▶ **DOCUMENT SECTION**:
--------------------------------------------------
Brazil's GDP shrinks, millions of jobs lost due to lawfare
The Lava Jato operation, also known as "operation car wash," which led to the unjust imprisonment of former Brazilian president Lula da Silva, was recently declared illegitimate due to the lack of impartiality of investigative judge Sergio Moro. This was after a Brazilian court on 8 March cleared da Silva of all criminal convictions stemming from the case.
However, the impact of the operation is devastating. According to a study by the Inter-union Department of Socio-Economic Studies (DIEESE), the Lava-Jato operation paralysed construction projects throughout Brazil and deindustrialized the country. It caused the loss of 4.4 million jobs, including 1.1 million construction jobs, and contributed to the country’s GDP to dip to 3.6 percent.
The operation also damaged the credibility of Brazil’s presidential elections, with many trade unionists calling it a massive lawfare unleashed against Da Silva and workers’ organisations to influence the outcome of the country’s electoral system.
In a statement last 10 March, da Silva said that the Lava-Jato operation could have stopped corruption and imprisoned those responsible for the crime while allowing the companies to operate. “That never happened. The criminalisation of the country’s engineering companies also had a regional impact that contributed to conservative political changes in other Latin American and Caribbean countries,” he said.
--------------------------------------------------
▶ **SET OF TASKS**:
a: According to the DIEESE study cited in the article above on Brazil's economy and the Lava Jato operation, what effects did the operation have on the country? List all of them.
b: Decide whether each statement agrees with the article above on Brazil's economy and the Lava Jato operation. Answer yes or no for each, and quote the words that decide it.
(i) A Brazilian court cleared da Silva of all criminal convictions from the case on 8 March.
(ii) The operation caused the loss of 2 million construction jobs.
(iii) Da Silva made his statement about the operation on 10 March.

▶ **SUPPLIED DATA**:
--------------------------------------------------
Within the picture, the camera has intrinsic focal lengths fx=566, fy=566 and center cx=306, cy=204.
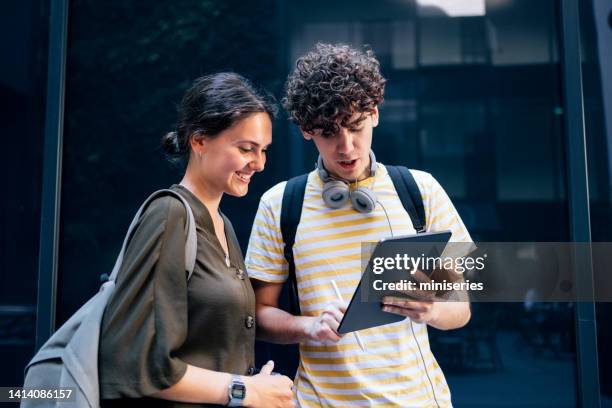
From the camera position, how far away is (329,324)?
6.54ft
--------------------------------------------------
▶ **ANSWER SECTION**:
a:
- It paralysed construction projects throughout Brazil.
- It deindustrialized the country.
- It caused the loss of 4.4 million jobs, including 1.1 million construction jobs.
- It contributed to the country's GDP dipping to 3.6 percent.

b:
(i) Yes: "a Brazilian court on 8 March cleared da Silva of all criminal convictions stemming from the case."
(ii) No: "It caused the loss of 4.4 million jobs, including 1.1 million construction jobs."
(iii) Yes: "In a statement last 10 March, da Silva said that the Lava-Jato operation could have stopped corruption"